**WORK REQUEST:**
All of the records below need to be returned exactly.

DATASET RECORDS Block Start

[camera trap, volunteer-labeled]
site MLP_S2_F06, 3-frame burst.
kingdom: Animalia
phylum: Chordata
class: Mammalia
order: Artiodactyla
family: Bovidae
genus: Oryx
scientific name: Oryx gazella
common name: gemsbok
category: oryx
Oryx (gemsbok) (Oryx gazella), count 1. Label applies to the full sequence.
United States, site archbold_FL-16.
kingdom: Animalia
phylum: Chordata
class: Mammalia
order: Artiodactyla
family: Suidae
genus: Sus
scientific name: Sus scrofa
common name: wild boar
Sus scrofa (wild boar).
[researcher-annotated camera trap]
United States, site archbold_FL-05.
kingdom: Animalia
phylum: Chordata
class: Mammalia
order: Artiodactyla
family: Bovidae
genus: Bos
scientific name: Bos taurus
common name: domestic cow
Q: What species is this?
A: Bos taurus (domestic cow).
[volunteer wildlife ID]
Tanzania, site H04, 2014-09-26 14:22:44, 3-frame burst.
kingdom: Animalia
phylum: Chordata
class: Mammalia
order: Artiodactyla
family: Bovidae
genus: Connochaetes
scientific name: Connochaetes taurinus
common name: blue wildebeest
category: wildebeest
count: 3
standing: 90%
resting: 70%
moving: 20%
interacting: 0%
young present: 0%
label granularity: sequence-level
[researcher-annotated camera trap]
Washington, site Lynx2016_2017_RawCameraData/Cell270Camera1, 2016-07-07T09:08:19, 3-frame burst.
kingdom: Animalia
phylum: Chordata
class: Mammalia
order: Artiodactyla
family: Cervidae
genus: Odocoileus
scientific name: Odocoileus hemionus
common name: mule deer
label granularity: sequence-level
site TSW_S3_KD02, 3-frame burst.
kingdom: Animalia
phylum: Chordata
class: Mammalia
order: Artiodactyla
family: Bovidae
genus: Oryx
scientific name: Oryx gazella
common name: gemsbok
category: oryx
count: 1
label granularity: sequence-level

DATASET RECORDS Block End

**WRITTEN ANSWER:**
[camera trap, volunteer-labeled]
site MLP_S2_F06, 3-frame burst.
kingdom: Animalia
phylum: Chordata
class: Mammalia
order: Artiodactyla
family: Bovidae
genus: Oryx
scientific name: Oryx gazella
common name: gemsbok
category: oryx
Oryx (gemsbok) (Oryx gazella), count 1. Label applies to the full sequence.
United States, site archbold_FL-16.
kingdom: Animalia
phylum: Chordata
class: Mammalia
order: Artiodactyla
family: Suidae
genus: Sus
scientific name: Sus scrofa
common name: wild boar
Sus scrofa (wild boar).
[researcher-annotated camera trap]
United States, site archbold_FL-05.
kingdom: Animalia
phylum: Chordata
class: Mammalia
order: Artiodactyla
family: Bovidae
genus: Bos
scientific name: Bos taurus
common name: domestic cow
Q: What species is this?
A: Bos taurus (domestic cow).
[volunteer wildlife ID]
Tanzania, site H04, 2014-09-26 14:22:44, 3-frame burst.
kingdom: Animalia
phylum: Chordata
class: Mammalia
order: Artiodactyla
family: Bovidae
genus: Connochaetes
scientific name: Connochaetes taurinus
common name: blue wildebeest
category: wildebeest
count: 3
standing: 90%
resting: 70%
moving: 20%
interacting: 0%
young present: 0%
label granularity: sequence-level
[researcher-annotated camera trap]
Washington, site Lynx2016_2017_RawCameraData/Cell270Camera1, 2016-07-07T09:08:19, 3-frame burst.
kingdom: Animalia
phylum: Chordata
class: Mammalia
order: Artiodactyla
family: Cervidae
genus: Odocoileus
scientific name: Odocoileus hemionus
common name: mule deer
label granularity: sequence-level
site TSW_S3_KD02, 3-frame burst.
kingdom: Animalia
phylum: Chordata
class: Mammalia
order: Artiodactyla
family: Bovidae
genus: Oryx
scientific name: Oryx gazella
common name: gemsbok
category: oryx
count: 1
label granularity: sequence-level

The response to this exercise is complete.